* begin SOURCE DATA *
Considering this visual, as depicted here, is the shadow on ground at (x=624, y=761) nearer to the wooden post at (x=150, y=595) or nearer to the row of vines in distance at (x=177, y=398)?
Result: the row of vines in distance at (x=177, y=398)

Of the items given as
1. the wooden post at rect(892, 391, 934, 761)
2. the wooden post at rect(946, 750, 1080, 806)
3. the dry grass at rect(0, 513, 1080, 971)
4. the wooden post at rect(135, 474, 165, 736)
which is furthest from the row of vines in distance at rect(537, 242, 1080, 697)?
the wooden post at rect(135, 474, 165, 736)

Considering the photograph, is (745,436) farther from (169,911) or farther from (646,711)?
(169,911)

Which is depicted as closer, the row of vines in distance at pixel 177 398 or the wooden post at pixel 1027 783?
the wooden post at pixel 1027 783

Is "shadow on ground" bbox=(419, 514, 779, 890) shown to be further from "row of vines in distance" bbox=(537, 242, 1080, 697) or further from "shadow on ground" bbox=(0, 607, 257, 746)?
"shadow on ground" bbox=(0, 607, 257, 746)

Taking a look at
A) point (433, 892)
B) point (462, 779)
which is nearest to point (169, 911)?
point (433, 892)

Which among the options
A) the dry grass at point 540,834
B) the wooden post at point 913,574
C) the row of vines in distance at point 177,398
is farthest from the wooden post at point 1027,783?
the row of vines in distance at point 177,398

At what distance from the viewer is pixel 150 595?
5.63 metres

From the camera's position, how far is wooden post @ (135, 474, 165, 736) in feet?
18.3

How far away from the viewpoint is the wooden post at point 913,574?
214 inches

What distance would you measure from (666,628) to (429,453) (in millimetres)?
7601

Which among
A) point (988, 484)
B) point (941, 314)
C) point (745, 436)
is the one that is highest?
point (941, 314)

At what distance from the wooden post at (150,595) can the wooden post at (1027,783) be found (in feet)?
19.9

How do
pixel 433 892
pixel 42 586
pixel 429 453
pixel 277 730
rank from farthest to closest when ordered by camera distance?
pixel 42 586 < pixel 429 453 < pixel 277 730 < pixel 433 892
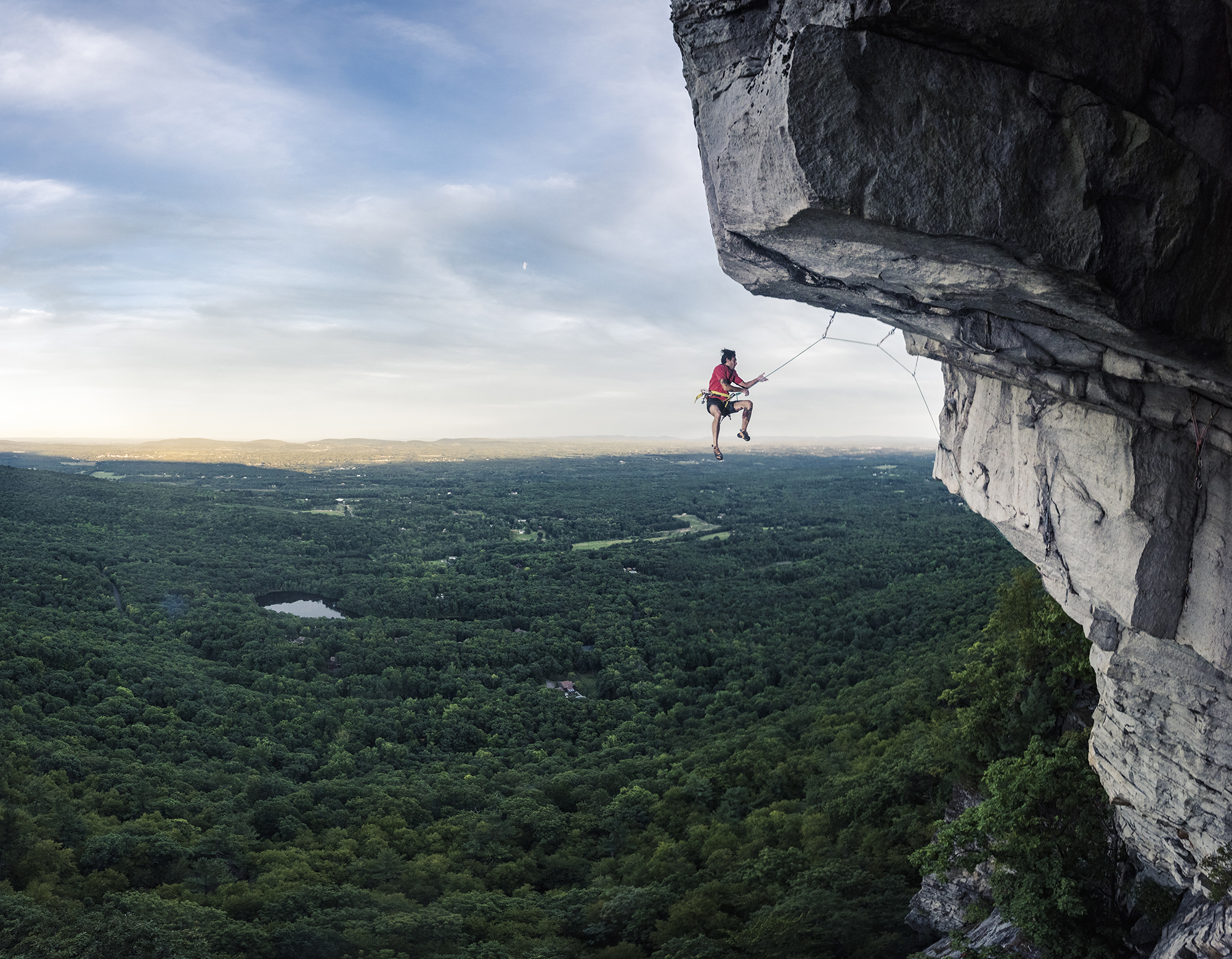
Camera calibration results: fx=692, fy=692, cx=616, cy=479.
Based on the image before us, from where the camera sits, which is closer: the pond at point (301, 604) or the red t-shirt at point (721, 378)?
the red t-shirt at point (721, 378)

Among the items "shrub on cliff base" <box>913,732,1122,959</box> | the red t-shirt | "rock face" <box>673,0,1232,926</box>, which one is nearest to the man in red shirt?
the red t-shirt

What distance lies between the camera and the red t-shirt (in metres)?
11.2

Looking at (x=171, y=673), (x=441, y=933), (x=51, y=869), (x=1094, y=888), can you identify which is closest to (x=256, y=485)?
(x=171, y=673)

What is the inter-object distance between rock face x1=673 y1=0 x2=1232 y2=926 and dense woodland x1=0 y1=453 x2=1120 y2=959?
881 centimetres

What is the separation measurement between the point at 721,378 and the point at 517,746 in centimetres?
3565

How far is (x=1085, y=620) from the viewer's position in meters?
9.18

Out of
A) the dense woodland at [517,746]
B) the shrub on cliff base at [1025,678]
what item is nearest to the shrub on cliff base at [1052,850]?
the dense woodland at [517,746]

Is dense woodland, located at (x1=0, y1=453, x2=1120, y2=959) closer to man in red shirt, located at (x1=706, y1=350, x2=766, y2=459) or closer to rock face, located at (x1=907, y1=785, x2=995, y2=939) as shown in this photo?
rock face, located at (x1=907, y1=785, x2=995, y2=939)

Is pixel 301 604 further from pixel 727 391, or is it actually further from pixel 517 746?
pixel 727 391

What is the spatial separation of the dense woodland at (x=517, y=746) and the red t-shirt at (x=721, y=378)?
8.92 m

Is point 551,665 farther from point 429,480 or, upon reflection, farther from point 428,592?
point 429,480

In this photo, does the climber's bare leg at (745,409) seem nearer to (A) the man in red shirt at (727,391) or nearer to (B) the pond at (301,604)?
(A) the man in red shirt at (727,391)

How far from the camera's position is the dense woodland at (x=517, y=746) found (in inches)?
703

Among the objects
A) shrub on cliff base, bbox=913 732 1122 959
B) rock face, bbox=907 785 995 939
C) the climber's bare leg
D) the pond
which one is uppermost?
the climber's bare leg
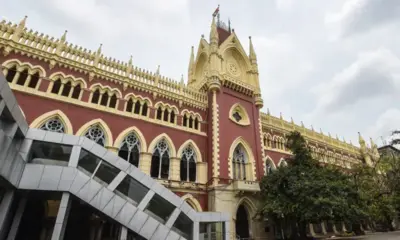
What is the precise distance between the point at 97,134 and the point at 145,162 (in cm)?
401

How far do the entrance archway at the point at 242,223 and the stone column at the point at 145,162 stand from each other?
909 centimetres

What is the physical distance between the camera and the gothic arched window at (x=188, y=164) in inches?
701

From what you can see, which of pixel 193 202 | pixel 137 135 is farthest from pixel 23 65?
pixel 193 202

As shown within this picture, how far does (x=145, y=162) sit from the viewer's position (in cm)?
1596

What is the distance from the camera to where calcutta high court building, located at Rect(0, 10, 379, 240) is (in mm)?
14211

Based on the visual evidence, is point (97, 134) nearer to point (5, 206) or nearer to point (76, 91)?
point (76, 91)

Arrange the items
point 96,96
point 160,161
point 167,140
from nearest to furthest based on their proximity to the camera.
→ 1. point 96,96
2. point 160,161
3. point 167,140

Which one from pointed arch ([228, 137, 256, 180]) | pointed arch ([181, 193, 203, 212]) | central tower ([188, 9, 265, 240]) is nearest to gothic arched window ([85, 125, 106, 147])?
pointed arch ([181, 193, 203, 212])

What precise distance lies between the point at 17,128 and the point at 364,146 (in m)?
49.1

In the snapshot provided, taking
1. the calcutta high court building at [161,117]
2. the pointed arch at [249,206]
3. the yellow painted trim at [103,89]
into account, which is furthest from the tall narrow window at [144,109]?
the pointed arch at [249,206]

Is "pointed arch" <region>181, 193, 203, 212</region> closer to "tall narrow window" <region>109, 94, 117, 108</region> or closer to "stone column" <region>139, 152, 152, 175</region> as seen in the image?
"stone column" <region>139, 152, 152, 175</region>

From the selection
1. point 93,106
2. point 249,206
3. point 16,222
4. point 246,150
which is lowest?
point 16,222

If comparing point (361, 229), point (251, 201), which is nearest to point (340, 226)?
point (361, 229)

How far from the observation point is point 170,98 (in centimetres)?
1952
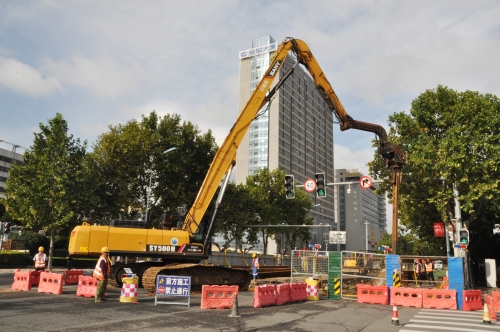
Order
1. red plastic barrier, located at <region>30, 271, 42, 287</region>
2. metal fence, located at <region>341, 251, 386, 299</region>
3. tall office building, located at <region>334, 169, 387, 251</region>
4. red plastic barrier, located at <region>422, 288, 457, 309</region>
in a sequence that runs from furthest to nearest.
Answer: tall office building, located at <region>334, 169, 387, 251</region>, metal fence, located at <region>341, 251, 386, 299</region>, red plastic barrier, located at <region>30, 271, 42, 287</region>, red plastic barrier, located at <region>422, 288, 457, 309</region>

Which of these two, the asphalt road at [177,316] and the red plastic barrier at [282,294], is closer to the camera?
the asphalt road at [177,316]

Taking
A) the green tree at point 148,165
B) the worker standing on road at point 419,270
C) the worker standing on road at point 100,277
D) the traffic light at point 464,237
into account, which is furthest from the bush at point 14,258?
the traffic light at point 464,237

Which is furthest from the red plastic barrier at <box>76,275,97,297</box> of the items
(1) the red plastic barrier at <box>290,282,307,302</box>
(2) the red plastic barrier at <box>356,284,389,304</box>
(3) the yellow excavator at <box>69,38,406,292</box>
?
(2) the red plastic barrier at <box>356,284,389,304</box>

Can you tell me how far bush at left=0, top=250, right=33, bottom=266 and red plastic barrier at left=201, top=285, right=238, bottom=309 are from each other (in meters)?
24.8

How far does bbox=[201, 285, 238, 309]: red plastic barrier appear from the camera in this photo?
13.8 metres

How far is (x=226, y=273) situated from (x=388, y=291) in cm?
735

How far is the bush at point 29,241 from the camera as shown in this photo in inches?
1491

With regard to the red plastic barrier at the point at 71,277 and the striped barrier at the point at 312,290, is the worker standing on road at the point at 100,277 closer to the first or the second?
the red plastic barrier at the point at 71,277

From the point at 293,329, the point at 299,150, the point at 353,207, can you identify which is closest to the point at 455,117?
the point at 293,329

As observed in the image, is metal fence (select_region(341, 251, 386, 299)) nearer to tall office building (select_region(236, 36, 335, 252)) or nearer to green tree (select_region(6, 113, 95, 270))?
green tree (select_region(6, 113, 95, 270))

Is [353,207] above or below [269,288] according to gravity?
above

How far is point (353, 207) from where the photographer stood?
17250cm

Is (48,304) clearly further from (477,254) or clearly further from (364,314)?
(477,254)

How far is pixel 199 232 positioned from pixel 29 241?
26.7 m
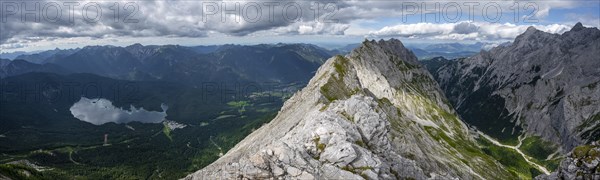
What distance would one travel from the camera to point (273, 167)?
57375 millimetres

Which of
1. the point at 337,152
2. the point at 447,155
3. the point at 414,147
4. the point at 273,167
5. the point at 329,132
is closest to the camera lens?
the point at 273,167

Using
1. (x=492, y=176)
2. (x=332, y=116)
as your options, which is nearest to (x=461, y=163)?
(x=492, y=176)

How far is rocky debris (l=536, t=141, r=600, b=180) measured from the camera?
2482 inches

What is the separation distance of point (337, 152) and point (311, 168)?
6175mm

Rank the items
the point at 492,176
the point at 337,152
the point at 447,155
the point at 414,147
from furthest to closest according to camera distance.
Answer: the point at 492,176 < the point at 447,155 < the point at 414,147 < the point at 337,152

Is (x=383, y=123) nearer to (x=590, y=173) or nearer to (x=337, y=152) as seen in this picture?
(x=337, y=152)

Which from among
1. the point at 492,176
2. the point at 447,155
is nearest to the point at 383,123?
the point at 447,155

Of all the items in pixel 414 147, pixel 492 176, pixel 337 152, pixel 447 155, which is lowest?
pixel 492 176

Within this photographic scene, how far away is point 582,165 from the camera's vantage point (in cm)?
6525

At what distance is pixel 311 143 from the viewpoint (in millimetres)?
65875

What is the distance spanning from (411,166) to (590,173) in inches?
1055

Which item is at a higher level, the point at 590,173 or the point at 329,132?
the point at 329,132

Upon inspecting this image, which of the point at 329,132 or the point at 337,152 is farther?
the point at 329,132

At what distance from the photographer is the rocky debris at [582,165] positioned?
207ft
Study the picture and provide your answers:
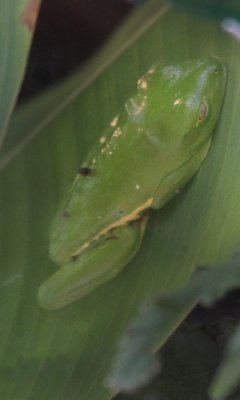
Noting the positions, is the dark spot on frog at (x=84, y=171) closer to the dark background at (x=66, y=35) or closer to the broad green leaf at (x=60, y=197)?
the broad green leaf at (x=60, y=197)

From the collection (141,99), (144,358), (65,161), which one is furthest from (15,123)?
(144,358)

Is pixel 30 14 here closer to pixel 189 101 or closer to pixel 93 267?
pixel 189 101

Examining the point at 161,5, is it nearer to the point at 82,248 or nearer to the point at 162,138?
the point at 162,138

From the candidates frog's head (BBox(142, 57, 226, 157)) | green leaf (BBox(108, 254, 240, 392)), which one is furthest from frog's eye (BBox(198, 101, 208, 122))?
green leaf (BBox(108, 254, 240, 392))

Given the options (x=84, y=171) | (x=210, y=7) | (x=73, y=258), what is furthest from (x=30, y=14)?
(x=210, y=7)

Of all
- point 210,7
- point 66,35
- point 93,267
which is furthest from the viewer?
point 66,35

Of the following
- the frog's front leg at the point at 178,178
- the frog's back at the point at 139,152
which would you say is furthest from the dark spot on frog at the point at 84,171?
the frog's front leg at the point at 178,178

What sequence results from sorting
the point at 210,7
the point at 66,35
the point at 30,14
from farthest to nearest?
1. the point at 66,35
2. the point at 30,14
3. the point at 210,7

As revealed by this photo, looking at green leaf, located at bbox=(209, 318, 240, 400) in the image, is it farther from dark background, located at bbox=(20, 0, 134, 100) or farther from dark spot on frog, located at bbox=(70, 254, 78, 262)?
dark background, located at bbox=(20, 0, 134, 100)
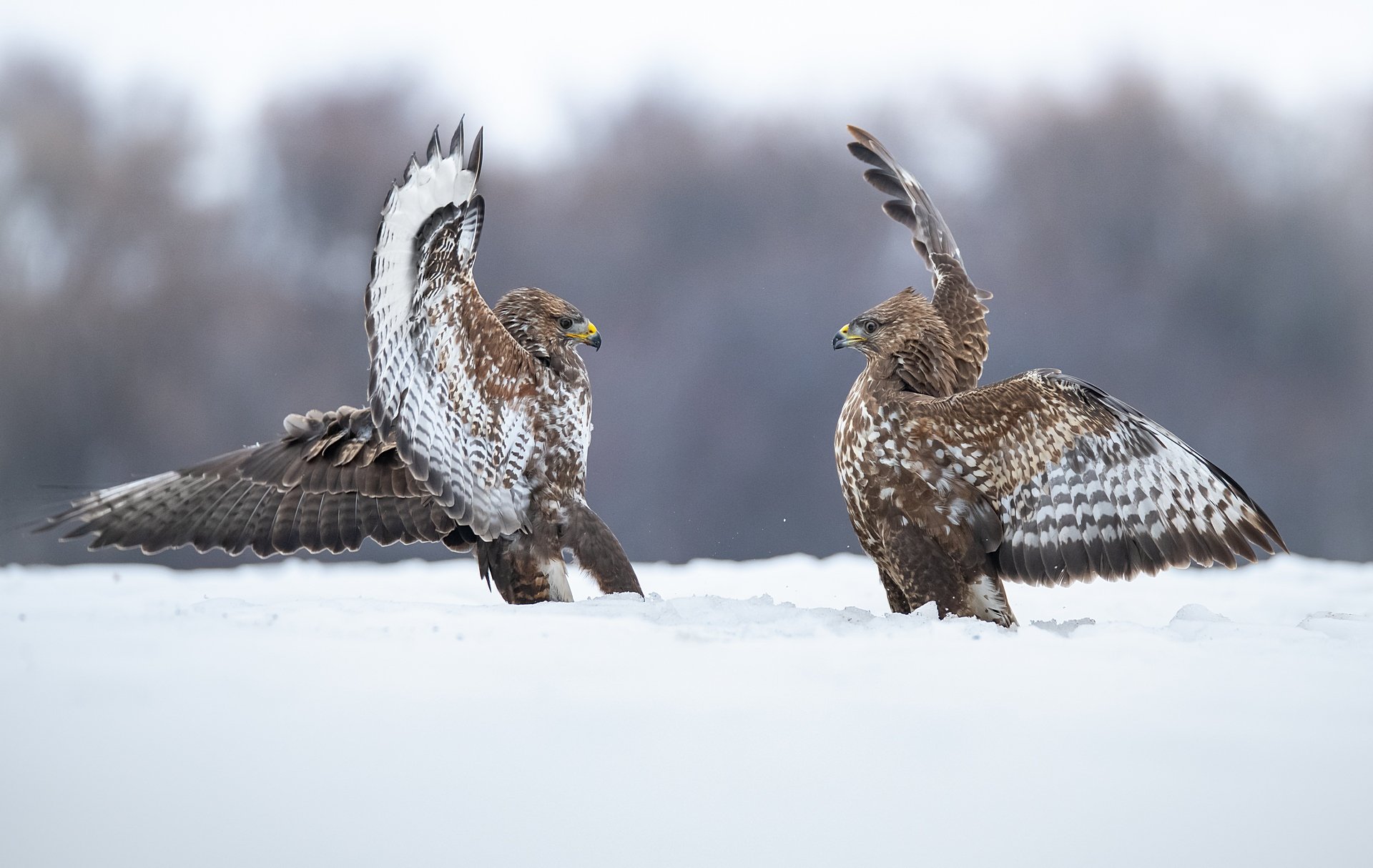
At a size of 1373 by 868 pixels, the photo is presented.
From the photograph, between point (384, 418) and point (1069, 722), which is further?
point (384, 418)

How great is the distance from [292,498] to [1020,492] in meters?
2.16

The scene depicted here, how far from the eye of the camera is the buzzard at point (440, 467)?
290 cm

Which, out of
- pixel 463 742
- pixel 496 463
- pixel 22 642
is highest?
pixel 496 463

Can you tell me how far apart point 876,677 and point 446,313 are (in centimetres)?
154

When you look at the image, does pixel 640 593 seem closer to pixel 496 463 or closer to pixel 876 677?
pixel 496 463

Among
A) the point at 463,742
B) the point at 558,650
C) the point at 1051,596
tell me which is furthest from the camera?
the point at 1051,596

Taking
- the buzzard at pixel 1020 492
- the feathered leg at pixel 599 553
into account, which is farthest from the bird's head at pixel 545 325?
the buzzard at pixel 1020 492

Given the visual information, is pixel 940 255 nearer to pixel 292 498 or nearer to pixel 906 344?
pixel 906 344

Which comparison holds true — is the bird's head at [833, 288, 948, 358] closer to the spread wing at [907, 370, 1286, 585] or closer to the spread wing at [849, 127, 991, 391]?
the spread wing at [849, 127, 991, 391]

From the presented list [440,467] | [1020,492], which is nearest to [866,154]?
[1020,492]

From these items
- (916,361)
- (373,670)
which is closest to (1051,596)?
(916,361)

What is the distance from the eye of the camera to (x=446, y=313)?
2.87m

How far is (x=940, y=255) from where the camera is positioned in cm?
360

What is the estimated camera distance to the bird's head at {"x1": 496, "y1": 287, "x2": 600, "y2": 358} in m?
3.32
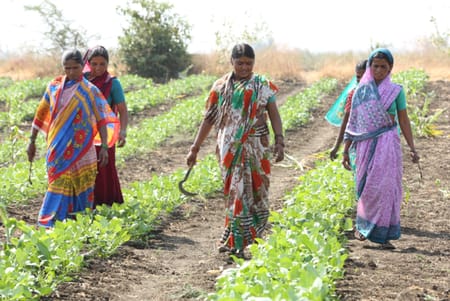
* end SOURCE DATA *
Identify every line in the records above that contains the word "account" and copy each one out in full.

into account, which is furthest from the tall narrow window at [144,109]?
into account, which is furthest from the bush at point 14,258?
into account, which is farthest from the bird's head at pixel 545 325?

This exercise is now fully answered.